4. The method for analyzing drug sales data according to claim 1, characterized in that, In the cognitive characteristic modeling module: The knowledge structure analysis unit calculates the degree of matching between the user's knowledge structure and the standard medical knowledge system through a knowledge graph similarity function; The learning style recognition unit classifies the learning style of sales representatives using a learning style classification function. This function calculates the probability of the learning style based on the sales representatives' historical learning behavior data and a Bayesian classification model. The cognitive preference extraction unit calculates the sales representative's preference for cognitive features using a cognitive preference scoring function based on the sales representative's interaction behavior and behavior weights.

5. The method for analyzing drug sales data according to claim 1, characterized in that, In the path knowledge optimization module: The sequence planning unit calculates the optimal presentation sequence for the knowledge point set of the sales representative through a sequence optimization function, which is based on the transfer suitability between knowledge points and the learning suitability of knowledge points for the sales representative. The depth control unit calculates the optimal presentation depth of knowledge points for sales representatives using a depth adjustment function, which is based on the maximum presentable depth of knowledge points, the cognitive complexity of knowledge points, and the sales representative's cognitive ability score. The association enhancement unit calculates the association display weight between knowledge points for sales representatives through an association weight function. This function is based on the basic relevance strength between knowledge points and the gap in the sales representative's understanding of the relationship between knowledge points.

▶ _ENTRIES PROVIDED_:

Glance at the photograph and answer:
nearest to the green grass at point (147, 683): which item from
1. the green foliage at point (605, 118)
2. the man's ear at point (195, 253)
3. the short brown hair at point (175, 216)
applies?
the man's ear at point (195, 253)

==

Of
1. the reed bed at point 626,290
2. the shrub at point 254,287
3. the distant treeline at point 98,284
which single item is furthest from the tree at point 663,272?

==

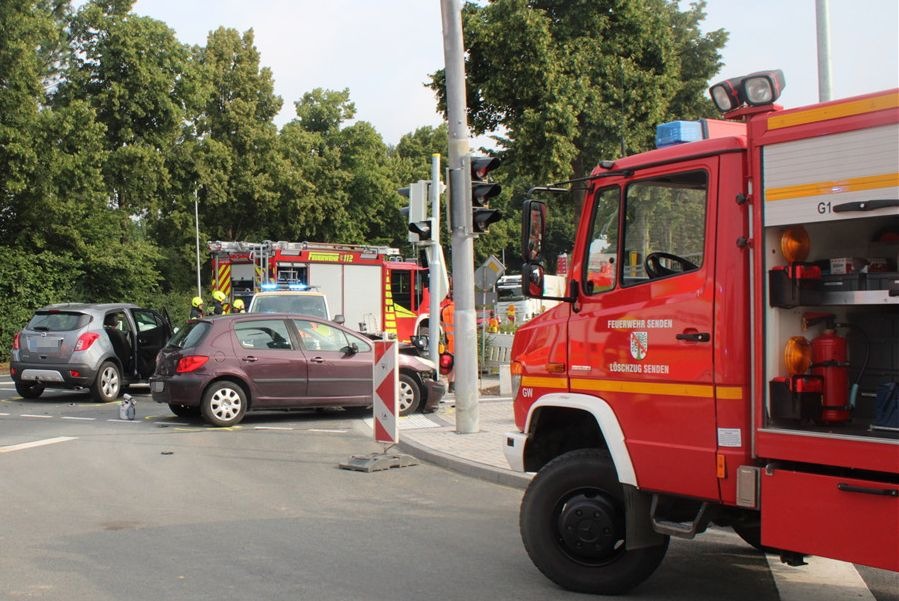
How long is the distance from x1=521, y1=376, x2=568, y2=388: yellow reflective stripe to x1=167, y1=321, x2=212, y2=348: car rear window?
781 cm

▶ _PROBLEMS AND TASKS_:
A) Based on the drug sales data excerpt, say whether each statement agrees with it: (i) the learning style recognition unit relies on a Bayesian classification model; (ii) the depth control unit bases its calculation on the sales representative's interaction behavior; (iii) the association enhancement unit belongs to the path knowledge optimization module. Answer yes or no for each and quote the deciding words.
B) Go on with the drug sales data excerpt, starting after its final sentence.

▶ _ANSWERS TO THIS EXERCISE_:
A)
(i) Yes: "based on the sales representatives' historical learning behavior data and a Bayesian classification model"
(ii) No: "based on the maximum presentable depth of knowledge points, the cognitive complexity of knowledge points, and the sales representative's cognitive ability score"
(iii) Yes: "In the path knowledge optimization module"

B)
6. A pharmaceutical sales data analysis system, characterized in that, A method for performing drug sales data analysis as described in any one of claims 1-5, comprising: The cognitive graph construction module is used to process medical knowledge data and sales representative cognitive feature data using cognitive graph construction algorithms to generate a cognitive graph model that includes a knowledge node layer, a relationship network layer, a cognitive mapping layer, and a correlation calculation module. The clinical pathway complexity classification module is used to analyze clinical decision-making process data of medical institutions using the clinical pathway complexity classification algorithm and calculate clinical pathway complexity index. The cognitive-clinical pathway matching module is used to process sales representative cognitive status data and clinical pathway complexity data using a cognitive-clinical pathway matching algorithm, and calculate the matching score. The hierarchical progressive information presentation module is used to process matching scores and clinical pathway data based on the hierarchical progressive information presentation algorithm, divide the information into different priority levels, and output an optimized information presentation sequence. The personalized clinical knowledge navigation module is used to analyze the sales representatives' cognitive characteristics and historical interaction data using a personalized clinical knowledge navigation model to generate personalized clinical pathway knowledge navigation solutions. The cognitive graph construction algorithm integrates human cognitive models with medical knowledge graphs to achieve a two-way mapping between knowledge and cognition.